═══ MATERIAL A PROCESAR

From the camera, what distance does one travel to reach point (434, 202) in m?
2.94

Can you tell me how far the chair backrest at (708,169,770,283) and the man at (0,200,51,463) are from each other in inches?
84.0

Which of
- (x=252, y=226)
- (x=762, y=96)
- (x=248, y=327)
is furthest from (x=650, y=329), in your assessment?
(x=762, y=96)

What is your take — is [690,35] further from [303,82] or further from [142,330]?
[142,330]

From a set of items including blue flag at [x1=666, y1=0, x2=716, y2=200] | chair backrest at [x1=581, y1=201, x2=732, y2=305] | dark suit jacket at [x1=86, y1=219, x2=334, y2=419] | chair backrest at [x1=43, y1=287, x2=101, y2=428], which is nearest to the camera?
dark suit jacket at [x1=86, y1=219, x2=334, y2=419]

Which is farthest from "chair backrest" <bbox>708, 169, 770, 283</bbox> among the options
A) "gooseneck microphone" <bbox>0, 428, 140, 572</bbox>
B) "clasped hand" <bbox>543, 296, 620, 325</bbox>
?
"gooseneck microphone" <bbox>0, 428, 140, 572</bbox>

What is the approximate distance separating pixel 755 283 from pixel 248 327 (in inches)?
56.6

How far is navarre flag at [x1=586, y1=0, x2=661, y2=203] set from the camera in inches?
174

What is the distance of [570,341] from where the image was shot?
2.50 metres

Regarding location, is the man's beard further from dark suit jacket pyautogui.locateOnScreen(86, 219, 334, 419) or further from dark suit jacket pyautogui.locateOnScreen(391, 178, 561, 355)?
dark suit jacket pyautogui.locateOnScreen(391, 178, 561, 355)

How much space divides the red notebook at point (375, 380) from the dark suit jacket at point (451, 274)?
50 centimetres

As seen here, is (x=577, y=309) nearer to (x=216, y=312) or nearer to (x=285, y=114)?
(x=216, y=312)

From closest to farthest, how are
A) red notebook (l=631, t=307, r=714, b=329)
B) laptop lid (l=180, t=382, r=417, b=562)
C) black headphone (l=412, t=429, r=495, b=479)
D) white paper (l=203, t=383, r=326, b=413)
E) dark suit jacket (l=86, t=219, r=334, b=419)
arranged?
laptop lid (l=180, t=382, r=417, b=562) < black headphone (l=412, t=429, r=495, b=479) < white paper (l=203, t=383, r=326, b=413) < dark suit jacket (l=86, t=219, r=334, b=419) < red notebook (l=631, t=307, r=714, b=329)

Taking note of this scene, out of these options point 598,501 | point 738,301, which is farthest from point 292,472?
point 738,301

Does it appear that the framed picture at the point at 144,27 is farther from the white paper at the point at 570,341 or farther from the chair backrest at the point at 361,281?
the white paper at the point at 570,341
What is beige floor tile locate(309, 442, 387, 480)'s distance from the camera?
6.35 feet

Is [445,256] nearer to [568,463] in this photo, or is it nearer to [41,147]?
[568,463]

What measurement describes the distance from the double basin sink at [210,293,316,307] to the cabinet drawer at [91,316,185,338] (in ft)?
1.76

══════
═══ MATERIAL A PROCESAR

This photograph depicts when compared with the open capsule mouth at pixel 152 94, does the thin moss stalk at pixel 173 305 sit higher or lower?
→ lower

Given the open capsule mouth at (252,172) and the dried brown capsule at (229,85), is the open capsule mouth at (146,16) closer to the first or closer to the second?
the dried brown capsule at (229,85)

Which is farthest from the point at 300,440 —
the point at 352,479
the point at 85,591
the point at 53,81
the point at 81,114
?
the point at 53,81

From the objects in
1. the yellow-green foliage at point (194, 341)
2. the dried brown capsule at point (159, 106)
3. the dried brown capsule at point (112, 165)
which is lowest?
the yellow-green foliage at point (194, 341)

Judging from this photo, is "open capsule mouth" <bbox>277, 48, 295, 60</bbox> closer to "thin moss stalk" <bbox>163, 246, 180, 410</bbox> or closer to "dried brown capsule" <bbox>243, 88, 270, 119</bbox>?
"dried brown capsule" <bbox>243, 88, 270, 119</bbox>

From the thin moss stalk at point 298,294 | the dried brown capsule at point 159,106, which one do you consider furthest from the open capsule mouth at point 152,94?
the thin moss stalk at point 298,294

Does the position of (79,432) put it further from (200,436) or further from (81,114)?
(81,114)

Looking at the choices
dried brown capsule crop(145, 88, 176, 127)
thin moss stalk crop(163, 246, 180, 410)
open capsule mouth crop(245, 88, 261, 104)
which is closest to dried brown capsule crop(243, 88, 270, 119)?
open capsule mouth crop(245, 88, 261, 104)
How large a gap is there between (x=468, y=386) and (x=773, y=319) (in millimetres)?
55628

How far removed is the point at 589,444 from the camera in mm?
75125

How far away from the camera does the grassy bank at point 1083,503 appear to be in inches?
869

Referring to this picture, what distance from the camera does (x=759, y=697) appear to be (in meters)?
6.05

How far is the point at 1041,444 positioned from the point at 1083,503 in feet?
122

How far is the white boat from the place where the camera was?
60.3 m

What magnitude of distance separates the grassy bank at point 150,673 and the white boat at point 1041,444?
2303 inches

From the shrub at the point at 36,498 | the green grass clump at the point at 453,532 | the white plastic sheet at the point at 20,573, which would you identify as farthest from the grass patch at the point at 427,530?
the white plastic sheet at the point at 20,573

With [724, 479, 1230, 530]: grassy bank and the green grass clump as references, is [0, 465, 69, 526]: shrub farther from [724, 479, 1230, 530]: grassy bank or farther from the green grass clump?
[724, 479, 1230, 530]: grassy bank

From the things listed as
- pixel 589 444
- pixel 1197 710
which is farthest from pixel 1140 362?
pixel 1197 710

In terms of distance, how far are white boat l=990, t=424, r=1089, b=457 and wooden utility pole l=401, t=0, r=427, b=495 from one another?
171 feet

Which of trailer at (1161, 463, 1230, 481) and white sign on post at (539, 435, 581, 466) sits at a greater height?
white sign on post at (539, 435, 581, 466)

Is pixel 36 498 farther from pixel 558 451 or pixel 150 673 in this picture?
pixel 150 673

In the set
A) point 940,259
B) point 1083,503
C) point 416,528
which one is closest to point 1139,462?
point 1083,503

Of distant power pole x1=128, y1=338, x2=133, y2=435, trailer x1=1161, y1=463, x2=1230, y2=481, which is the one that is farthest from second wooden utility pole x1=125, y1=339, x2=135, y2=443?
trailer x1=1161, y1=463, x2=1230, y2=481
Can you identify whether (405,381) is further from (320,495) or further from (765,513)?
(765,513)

══════
═══ MATERIAL A PROCESAR

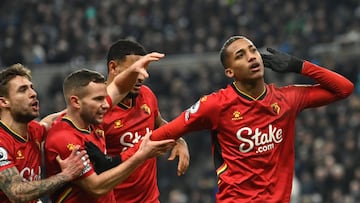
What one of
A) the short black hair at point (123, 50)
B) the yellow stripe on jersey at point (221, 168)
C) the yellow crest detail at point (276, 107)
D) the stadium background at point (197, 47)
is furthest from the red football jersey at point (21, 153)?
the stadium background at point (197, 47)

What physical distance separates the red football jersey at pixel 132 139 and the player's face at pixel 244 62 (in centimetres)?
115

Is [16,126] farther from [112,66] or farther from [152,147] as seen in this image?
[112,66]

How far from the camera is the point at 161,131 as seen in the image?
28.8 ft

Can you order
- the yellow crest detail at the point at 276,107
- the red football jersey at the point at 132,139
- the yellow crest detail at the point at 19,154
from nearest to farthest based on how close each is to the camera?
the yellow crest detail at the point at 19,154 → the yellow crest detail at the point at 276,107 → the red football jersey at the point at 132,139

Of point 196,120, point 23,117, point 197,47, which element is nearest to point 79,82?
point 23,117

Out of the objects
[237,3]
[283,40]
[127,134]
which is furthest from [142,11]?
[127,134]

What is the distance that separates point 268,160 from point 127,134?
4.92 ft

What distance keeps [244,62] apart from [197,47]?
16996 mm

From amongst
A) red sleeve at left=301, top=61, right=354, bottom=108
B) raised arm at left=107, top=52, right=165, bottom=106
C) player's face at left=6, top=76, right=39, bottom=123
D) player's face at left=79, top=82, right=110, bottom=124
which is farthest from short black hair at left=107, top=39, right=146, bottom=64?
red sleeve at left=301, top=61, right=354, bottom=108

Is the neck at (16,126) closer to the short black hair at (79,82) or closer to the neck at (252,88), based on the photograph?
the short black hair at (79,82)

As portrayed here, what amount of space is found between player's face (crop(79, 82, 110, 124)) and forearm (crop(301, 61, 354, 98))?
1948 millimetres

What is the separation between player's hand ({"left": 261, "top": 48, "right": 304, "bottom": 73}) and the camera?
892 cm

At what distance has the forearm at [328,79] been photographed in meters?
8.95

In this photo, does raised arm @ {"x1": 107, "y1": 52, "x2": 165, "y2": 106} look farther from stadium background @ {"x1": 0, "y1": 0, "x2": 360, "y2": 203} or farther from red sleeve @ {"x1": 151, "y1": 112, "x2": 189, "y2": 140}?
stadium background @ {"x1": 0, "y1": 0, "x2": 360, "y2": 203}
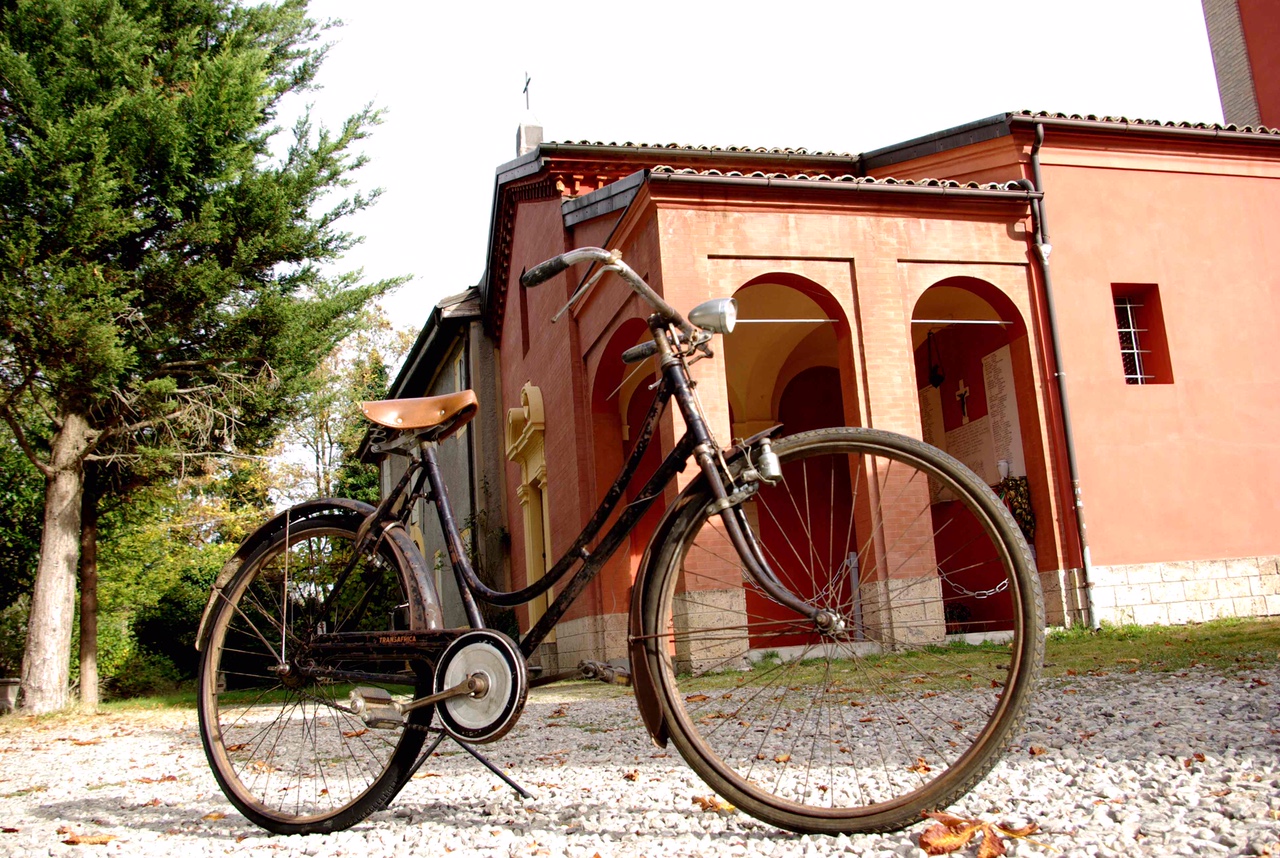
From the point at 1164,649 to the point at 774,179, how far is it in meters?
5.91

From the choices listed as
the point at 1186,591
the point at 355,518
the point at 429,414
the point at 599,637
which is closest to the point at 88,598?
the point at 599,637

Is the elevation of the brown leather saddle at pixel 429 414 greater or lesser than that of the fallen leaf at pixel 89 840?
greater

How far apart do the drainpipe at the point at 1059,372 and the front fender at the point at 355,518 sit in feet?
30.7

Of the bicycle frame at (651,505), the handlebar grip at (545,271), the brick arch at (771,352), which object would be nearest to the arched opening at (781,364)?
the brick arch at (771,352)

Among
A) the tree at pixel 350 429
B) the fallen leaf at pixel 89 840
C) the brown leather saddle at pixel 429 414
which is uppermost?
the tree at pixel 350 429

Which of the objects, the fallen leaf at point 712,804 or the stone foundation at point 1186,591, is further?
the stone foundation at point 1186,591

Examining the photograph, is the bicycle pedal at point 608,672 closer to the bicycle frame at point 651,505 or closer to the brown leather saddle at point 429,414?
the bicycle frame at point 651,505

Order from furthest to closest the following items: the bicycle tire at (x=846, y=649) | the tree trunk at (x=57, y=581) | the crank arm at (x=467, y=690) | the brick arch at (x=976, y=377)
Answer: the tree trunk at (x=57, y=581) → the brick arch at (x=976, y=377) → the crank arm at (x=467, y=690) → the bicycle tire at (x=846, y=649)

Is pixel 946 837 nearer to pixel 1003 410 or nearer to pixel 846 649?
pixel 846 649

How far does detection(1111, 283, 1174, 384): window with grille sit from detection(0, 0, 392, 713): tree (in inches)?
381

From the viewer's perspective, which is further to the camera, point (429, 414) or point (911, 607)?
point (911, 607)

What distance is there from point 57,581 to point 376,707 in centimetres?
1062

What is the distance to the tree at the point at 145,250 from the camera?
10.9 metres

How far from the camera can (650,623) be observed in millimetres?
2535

══════

PETICIÓN ESCRITA -> Duplica sin cambios estas líneas de los datos: empieza en la línea que contiene "Regarding location, is" y termina después de la línea que contiene "50 centimetres".

SOLUCIÓN A CONTINUACIÓN ->
Regarding location, is the man's beard further from dark suit jacket pyautogui.locateOnScreen(86, 219, 334, 419) or further from dark suit jacket pyautogui.locateOnScreen(391, 178, 561, 355)?
dark suit jacket pyautogui.locateOnScreen(391, 178, 561, 355)

How much space divides the red notebook at point (375, 380) from the dark suit jacket at point (451, 274)?
50 centimetres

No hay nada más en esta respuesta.